Unneutral Thoughts About Net Neutrality

Some days, like today, I think my life is just a series of media flashpoints. 

For example, the idea of net neutrality has stayed happily out of my head, until just the other day when an Advertising Age piece got me worried about it in a new way.

And that was right after John Oliver’s excellent rant about Net neutrality and the power of cable companies to have their way with the Internet by having their way with politicians.

In about 13 minutes, on his new HBO show Sunday night, Oliver excoriated the cable business and the FCC over Net neutrality.

Bashing cable fit right into my point of view, having just had one of those baffling phone exchanges with a cable company that in the space of about 10 minutes (after mandatory hold time) managed to completely contradict themselves four times. It made me receptive to an end-of-the-world cable/Net neutrality scenario. Ad Age gave it to me.

AdAge worries that, “If the FCC does allow Internet Service Providers to give speedier data delivery to companies willing to pay for the privilege, the online ad and publishing industries could look a lot different in the not-so-distant future… It might take a lot longer to load a video ad than the page content around it, or vice versa depending on who pays for better service. And new competition in today's commoditized programmatic ad sector could become reality.”

Programmatic ad buying and positioning is all about speed, even more than consumer satisfaction is tied to being able to rapidly download information and video. 

In a new two-tiered Internet world, AdAge imagines that while you’re on a site--let’s say a sports magazine site--the video from an advertiser, or just some advertisers that paid extra for the fast pipe, may show up a lot quicker than the content.  (Oh, maybe not so bad. Apparently that happens already to an extent.)

John Oliver’s screed on his HBO weekly, “Last Night Tonight” lit into the cable companies for controlling the content pipeline, and urged viewers, and the creepy people who comment with cruelty even about dancing baby videos, to complain about touching net neutrality rules.  
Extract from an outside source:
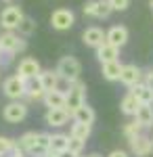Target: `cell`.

He makes some impressive points, not because they’re new but because they’re given some absurd flesh.    

When you see a blow up chart of the delivery speed Comcast provided to get Netflix video to your home before Netflix made its own separate deal to speed things up, you can get plenty impressed. 
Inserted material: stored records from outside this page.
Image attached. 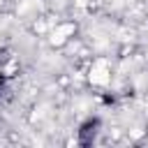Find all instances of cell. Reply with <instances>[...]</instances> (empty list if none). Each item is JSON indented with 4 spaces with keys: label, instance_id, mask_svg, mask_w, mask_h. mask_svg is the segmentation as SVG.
<instances>
[{
    "label": "cell",
    "instance_id": "obj_1",
    "mask_svg": "<svg viewBox=\"0 0 148 148\" xmlns=\"http://www.w3.org/2000/svg\"><path fill=\"white\" fill-rule=\"evenodd\" d=\"M90 81L92 83H109V67H106V62L104 60H97L95 65H92V69H90Z\"/></svg>",
    "mask_w": 148,
    "mask_h": 148
}]
</instances>
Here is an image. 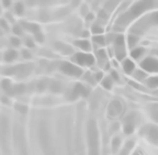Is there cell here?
I'll return each mask as SVG.
<instances>
[{
  "instance_id": "6da1fadb",
  "label": "cell",
  "mask_w": 158,
  "mask_h": 155,
  "mask_svg": "<svg viewBox=\"0 0 158 155\" xmlns=\"http://www.w3.org/2000/svg\"><path fill=\"white\" fill-rule=\"evenodd\" d=\"M74 61L77 64L85 65V66H90L94 63V58L92 55L90 54H82V53H78L74 56Z\"/></svg>"
},
{
  "instance_id": "7a4b0ae2",
  "label": "cell",
  "mask_w": 158,
  "mask_h": 155,
  "mask_svg": "<svg viewBox=\"0 0 158 155\" xmlns=\"http://www.w3.org/2000/svg\"><path fill=\"white\" fill-rule=\"evenodd\" d=\"M62 71L65 74H68L70 76H80L81 75V69L78 68L76 65L69 64V63H64L62 66Z\"/></svg>"
},
{
  "instance_id": "3957f363",
  "label": "cell",
  "mask_w": 158,
  "mask_h": 155,
  "mask_svg": "<svg viewBox=\"0 0 158 155\" xmlns=\"http://www.w3.org/2000/svg\"><path fill=\"white\" fill-rule=\"evenodd\" d=\"M142 67L147 71H158V61L153 57L146 58L142 63Z\"/></svg>"
},
{
  "instance_id": "277c9868",
  "label": "cell",
  "mask_w": 158,
  "mask_h": 155,
  "mask_svg": "<svg viewBox=\"0 0 158 155\" xmlns=\"http://www.w3.org/2000/svg\"><path fill=\"white\" fill-rule=\"evenodd\" d=\"M115 53L118 59H122L125 56V51L123 49V37H118L115 41Z\"/></svg>"
},
{
  "instance_id": "5b68a950",
  "label": "cell",
  "mask_w": 158,
  "mask_h": 155,
  "mask_svg": "<svg viewBox=\"0 0 158 155\" xmlns=\"http://www.w3.org/2000/svg\"><path fill=\"white\" fill-rule=\"evenodd\" d=\"M123 68H124V71L127 73V74H131L132 71H134V64L132 63L131 61H125L124 62V64H123Z\"/></svg>"
},
{
  "instance_id": "8992f818",
  "label": "cell",
  "mask_w": 158,
  "mask_h": 155,
  "mask_svg": "<svg viewBox=\"0 0 158 155\" xmlns=\"http://www.w3.org/2000/svg\"><path fill=\"white\" fill-rule=\"evenodd\" d=\"M147 85L152 88L158 87V77H151L147 79Z\"/></svg>"
},
{
  "instance_id": "52a82bcc",
  "label": "cell",
  "mask_w": 158,
  "mask_h": 155,
  "mask_svg": "<svg viewBox=\"0 0 158 155\" xmlns=\"http://www.w3.org/2000/svg\"><path fill=\"white\" fill-rule=\"evenodd\" d=\"M149 138L153 142L158 143V129H152L149 133Z\"/></svg>"
},
{
  "instance_id": "ba28073f",
  "label": "cell",
  "mask_w": 158,
  "mask_h": 155,
  "mask_svg": "<svg viewBox=\"0 0 158 155\" xmlns=\"http://www.w3.org/2000/svg\"><path fill=\"white\" fill-rule=\"evenodd\" d=\"M76 45H78L80 49L85 50V51H87V50H90V44H89L88 41H77Z\"/></svg>"
},
{
  "instance_id": "9c48e42d",
  "label": "cell",
  "mask_w": 158,
  "mask_h": 155,
  "mask_svg": "<svg viewBox=\"0 0 158 155\" xmlns=\"http://www.w3.org/2000/svg\"><path fill=\"white\" fill-rule=\"evenodd\" d=\"M143 53H144V49H142V47L141 49H136L132 52V56H133L134 58H138V57L141 56Z\"/></svg>"
},
{
  "instance_id": "30bf717a",
  "label": "cell",
  "mask_w": 158,
  "mask_h": 155,
  "mask_svg": "<svg viewBox=\"0 0 158 155\" xmlns=\"http://www.w3.org/2000/svg\"><path fill=\"white\" fill-rule=\"evenodd\" d=\"M103 87H106V88H111V79L109 78V77H106V79H103Z\"/></svg>"
},
{
  "instance_id": "8fae6325",
  "label": "cell",
  "mask_w": 158,
  "mask_h": 155,
  "mask_svg": "<svg viewBox=\"0 0 158 155\" xmlns=\"http://www.w3.org/2000/svg\"><path fill=\"white\" fill-rule=\"evenodd\" d=\"M94 41L96 43H99V44H104V37H94Z\"/></svg>"
},
{
  "instance_id": "7c38bea8",
  "label": "cell",
  "mask_w": 158,
  "mask_h": 155,
  "mask_svg": "<svg viewBox=\"0 0 158 155\" xmlns=\"http://www.w3.org/2000/svg\"><path fill=\"white\" fill-rule=\"evenodd\" d=\"M146 77V74L145 73H143V71H136V74H135V78L136 79H142V78H145Z\"/></svg>"
},
{
  "instance_id": "4fadbf2b",
  "label": "cell",
  "mask_w": 158,
  "mask_h": 155,
  "mask_svg": "<svg viewBox=\"0 0 158 155\" xmlns=\"http://www.w3.org/2000/svg\"><path fill=\"white\" fill-rule=\"evenodd\" d=\"M135 43H136V37H130V39H128V44H130V46L133 47L134 45H135Z\"/></svg>"
},
{
  "instance_id": "5bb4252c",
  "label": "cell",
  "mask_w": 158,
  "mask_h": 155,
  "mask_svg": "<svg viewBox=\"0 0 158 155\" xmlns=\"http://www.w3.org/2000/svg\"><path fill=\"white\" fill-rule=\"evenodd\" d=\"M102 31H103V30L100 27H94V29H92V32L94 33H102Z\"/></svg>"
},
{
  "instance_id": "9a60e30c",
  "label": "cell",
  "mask_w": 158,
  "mask_h": 155,
  "mask_svg": "<svg viewBox=\"0 0 158 155\" xmlns=\"http://www.w3.org/2000/svg\"><path fill=\"white\" fill-rule=\"evenodd\" d=\"M132 131H133V127H131V124H127L125 128V132L130 133V132H132Z\"/></svg>"
},
{
  "instance_id": "2e32d148",
  "label": "cell",
  "mask_w": 158,
  "mask_h": 155,
  "mask_svg": "<svg viewBox=\"0 0 158 155\" xmlns=\"http://www.w3.org/2000/svg\"><path fill=\"white\" fill-rule=\"evenodd\" d=\"M12 42L15 43V44H17V45H19V40H12Z\"/></svg>"
},
{
  "instance_id": "e0dca14e",
  "label": "cell",
  "mask_w": 158,
  "mask_h": 155,
  "mask_svg": "<svg viewBox=\"0 0 158 155\" xmlns=\"http://www.w3.org/2000/svg\"><path fill=\"white\" fill-rule=\"evenodd\" d=\"M156 19L158 20V13H157V15H156Z\"/></svg>"
},
{
  "instance_id": "ac0fdd59",
  "label": "cell",
  "mask_w": 158,
  "mask_h": 155,
  "mask_svg": "<svg viewBox=\"0 0 158 155\" xmlns=\"http://www.w3.org/2000/svg\"><path fill=\"white\" fill-rule=\"evenodd\" d=\"M135 155H138V154H137V153H136V154H135Z\"/></svg>"
}]
</instances>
There’s a red line of Netflix’s download speed going ever downward until the deal is made. Then suddenly, that line goes zooming upward.

“That has all the earmarks of a mob shakedown,” Oliver says, which got a big laugh on HBO, but would have fit right in on a “60 Minutes” piece.  

Shortly after that he noted that Comcast has given lavishly to influence politicians--and mentioned how President Obama somehow saw fit to make Thomas Wheeler, the former head of cable’s industry organization, the head of the FCC.  How convenient. Even Estonia,  Oliver notes, has faster Internet speeds than the average rate in this country.